_TASK DIRECTIONS_
Could you edit the rows below that run from the line containing "In the scene" through the end of the records, replacing "bottommost" with "lowest", leaving everything else unchanged, and return only those lines?

_SUPPLIED DATA_
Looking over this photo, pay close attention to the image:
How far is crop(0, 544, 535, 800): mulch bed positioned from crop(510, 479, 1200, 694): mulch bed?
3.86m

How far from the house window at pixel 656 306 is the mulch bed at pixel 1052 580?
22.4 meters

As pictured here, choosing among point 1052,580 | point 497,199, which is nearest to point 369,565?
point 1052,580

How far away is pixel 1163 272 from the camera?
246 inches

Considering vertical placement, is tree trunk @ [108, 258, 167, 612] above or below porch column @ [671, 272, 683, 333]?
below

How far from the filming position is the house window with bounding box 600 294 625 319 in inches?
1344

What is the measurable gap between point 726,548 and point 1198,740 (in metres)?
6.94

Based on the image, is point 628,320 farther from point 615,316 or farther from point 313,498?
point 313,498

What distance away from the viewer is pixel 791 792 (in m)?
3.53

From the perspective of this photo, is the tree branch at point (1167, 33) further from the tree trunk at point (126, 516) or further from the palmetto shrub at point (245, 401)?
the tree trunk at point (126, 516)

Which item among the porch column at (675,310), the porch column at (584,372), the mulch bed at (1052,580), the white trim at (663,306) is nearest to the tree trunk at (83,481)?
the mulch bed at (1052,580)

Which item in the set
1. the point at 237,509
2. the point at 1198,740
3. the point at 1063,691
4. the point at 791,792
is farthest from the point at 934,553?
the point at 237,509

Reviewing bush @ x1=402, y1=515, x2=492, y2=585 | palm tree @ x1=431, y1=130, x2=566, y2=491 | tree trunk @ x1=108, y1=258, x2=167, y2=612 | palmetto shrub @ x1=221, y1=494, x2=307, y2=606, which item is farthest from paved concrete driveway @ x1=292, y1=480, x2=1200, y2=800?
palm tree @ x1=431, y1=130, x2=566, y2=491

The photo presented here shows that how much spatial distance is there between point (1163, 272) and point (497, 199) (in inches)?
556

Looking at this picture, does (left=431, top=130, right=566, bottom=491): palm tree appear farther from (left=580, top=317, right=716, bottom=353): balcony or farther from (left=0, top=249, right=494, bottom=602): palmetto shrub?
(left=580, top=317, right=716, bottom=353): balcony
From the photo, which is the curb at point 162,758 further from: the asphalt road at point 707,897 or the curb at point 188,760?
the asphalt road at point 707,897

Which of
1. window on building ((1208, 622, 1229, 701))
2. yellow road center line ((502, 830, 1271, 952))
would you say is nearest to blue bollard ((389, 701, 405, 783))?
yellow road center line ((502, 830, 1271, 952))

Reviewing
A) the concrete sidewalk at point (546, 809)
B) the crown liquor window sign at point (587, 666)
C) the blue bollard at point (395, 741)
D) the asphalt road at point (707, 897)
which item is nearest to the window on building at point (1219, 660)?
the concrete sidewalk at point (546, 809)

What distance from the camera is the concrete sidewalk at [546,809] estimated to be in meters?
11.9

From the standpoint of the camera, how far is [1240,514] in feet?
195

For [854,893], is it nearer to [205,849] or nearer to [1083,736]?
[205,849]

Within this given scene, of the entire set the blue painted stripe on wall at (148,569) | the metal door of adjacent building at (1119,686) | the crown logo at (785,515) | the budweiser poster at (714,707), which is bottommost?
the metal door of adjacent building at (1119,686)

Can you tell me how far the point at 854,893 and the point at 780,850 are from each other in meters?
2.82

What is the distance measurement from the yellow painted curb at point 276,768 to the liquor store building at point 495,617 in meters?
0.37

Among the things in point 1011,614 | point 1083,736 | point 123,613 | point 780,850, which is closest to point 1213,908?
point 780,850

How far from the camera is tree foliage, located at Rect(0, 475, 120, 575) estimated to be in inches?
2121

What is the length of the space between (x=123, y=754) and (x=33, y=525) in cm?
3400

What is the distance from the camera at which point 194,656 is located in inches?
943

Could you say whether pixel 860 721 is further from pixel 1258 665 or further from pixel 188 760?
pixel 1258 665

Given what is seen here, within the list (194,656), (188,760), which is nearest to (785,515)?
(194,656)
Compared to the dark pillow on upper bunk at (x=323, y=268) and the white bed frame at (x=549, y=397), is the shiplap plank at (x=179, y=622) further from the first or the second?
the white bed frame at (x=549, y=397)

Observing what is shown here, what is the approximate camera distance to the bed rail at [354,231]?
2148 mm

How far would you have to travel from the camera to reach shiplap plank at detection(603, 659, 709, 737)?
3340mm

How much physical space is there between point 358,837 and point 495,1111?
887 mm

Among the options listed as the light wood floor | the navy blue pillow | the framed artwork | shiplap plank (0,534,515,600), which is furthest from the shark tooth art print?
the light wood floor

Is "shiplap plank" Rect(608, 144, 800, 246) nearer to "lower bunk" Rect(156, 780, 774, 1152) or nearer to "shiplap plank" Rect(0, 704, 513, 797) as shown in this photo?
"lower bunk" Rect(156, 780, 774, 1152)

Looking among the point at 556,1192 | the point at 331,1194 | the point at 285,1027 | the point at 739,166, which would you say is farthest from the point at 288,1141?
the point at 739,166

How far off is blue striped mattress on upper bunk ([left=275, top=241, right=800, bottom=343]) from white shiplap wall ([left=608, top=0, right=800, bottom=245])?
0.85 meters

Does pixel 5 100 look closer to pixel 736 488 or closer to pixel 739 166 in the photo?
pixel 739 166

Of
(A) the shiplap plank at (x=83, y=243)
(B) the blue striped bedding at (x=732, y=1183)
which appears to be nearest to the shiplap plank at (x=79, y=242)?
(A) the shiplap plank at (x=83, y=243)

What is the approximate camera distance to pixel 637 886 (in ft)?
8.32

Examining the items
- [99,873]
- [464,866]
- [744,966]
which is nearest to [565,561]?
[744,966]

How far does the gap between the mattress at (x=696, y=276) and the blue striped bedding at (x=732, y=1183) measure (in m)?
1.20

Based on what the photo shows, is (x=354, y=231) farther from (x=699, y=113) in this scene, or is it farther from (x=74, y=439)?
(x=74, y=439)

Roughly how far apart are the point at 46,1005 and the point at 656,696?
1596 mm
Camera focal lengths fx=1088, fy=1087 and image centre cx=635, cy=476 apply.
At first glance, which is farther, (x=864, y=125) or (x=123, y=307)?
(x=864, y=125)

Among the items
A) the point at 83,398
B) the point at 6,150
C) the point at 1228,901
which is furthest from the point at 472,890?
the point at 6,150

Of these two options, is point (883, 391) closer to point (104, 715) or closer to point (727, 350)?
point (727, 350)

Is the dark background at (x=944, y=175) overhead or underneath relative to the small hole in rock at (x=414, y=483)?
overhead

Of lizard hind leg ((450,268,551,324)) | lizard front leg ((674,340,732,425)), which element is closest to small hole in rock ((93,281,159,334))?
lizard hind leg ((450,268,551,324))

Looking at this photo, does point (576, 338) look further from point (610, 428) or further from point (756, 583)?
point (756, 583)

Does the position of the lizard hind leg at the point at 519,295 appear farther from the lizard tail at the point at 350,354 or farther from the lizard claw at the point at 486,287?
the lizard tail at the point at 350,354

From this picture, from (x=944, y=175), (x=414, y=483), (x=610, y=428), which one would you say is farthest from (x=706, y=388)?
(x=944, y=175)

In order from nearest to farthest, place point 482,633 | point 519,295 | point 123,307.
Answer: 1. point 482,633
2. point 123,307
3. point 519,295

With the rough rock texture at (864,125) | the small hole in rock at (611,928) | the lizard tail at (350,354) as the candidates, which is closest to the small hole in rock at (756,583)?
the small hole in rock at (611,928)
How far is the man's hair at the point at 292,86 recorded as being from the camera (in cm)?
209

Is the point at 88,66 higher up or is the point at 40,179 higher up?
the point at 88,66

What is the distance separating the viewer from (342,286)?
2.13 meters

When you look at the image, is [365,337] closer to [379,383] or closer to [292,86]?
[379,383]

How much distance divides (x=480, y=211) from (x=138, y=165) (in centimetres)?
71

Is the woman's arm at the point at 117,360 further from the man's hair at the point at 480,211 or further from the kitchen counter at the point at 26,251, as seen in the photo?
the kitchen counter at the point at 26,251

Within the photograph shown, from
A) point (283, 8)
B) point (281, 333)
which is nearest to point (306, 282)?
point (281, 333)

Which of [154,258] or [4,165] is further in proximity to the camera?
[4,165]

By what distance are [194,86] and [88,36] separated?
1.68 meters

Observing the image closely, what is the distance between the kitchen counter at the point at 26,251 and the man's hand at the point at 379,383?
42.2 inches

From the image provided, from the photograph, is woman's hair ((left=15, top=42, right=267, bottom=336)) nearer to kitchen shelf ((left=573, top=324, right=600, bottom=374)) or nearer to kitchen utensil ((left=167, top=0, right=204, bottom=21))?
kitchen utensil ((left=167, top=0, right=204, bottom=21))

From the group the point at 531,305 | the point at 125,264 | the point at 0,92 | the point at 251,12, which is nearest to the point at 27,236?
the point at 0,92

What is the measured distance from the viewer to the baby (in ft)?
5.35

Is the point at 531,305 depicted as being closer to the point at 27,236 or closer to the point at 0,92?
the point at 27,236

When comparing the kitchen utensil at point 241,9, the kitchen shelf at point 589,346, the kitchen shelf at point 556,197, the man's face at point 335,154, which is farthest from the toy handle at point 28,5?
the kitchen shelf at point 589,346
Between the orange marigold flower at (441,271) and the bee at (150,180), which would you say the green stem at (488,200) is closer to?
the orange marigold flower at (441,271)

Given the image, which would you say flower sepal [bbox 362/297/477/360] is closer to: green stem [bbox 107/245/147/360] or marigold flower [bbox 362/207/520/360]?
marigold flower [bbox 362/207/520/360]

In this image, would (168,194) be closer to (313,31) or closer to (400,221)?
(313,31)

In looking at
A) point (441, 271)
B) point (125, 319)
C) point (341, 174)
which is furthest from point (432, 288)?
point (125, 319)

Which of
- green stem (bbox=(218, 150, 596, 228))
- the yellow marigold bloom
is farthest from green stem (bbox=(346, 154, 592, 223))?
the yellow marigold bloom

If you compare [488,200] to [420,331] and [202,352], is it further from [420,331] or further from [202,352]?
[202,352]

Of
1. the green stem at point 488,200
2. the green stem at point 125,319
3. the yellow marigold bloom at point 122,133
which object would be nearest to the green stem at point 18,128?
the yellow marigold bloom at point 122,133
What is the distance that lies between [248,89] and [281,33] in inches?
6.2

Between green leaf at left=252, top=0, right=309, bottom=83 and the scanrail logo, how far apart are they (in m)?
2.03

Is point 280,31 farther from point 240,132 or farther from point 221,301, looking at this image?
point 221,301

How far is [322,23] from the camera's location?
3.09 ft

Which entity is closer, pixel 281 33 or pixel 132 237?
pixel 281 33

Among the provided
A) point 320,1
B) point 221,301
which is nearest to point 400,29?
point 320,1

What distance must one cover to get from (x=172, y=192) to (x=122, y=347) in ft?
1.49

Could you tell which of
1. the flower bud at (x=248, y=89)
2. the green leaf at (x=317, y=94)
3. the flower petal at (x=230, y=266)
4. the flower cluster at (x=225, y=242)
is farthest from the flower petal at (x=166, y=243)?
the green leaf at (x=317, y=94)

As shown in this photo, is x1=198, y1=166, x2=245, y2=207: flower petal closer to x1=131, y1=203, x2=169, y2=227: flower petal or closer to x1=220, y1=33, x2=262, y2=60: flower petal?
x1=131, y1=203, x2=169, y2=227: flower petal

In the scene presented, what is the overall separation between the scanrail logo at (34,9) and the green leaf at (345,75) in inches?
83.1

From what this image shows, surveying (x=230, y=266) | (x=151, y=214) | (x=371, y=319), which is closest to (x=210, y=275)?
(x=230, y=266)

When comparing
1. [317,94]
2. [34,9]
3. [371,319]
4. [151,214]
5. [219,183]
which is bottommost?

_REPLY_
In the scene presented, what is the overall separation between the scanrail logo at (34,9) and the green leaf at (345,75) in inches?
83.1

From what this image shows, surveying (x=230, y=266) | (x=151, y=214) | (x=371, y=319), which is closest to (x=210, y=275)?
(x=230, y=266)

When comparing
1. [317,94]
2. [34,9]
3. [371,319]
4. [151,214]
5. [219,183]
which is lowest?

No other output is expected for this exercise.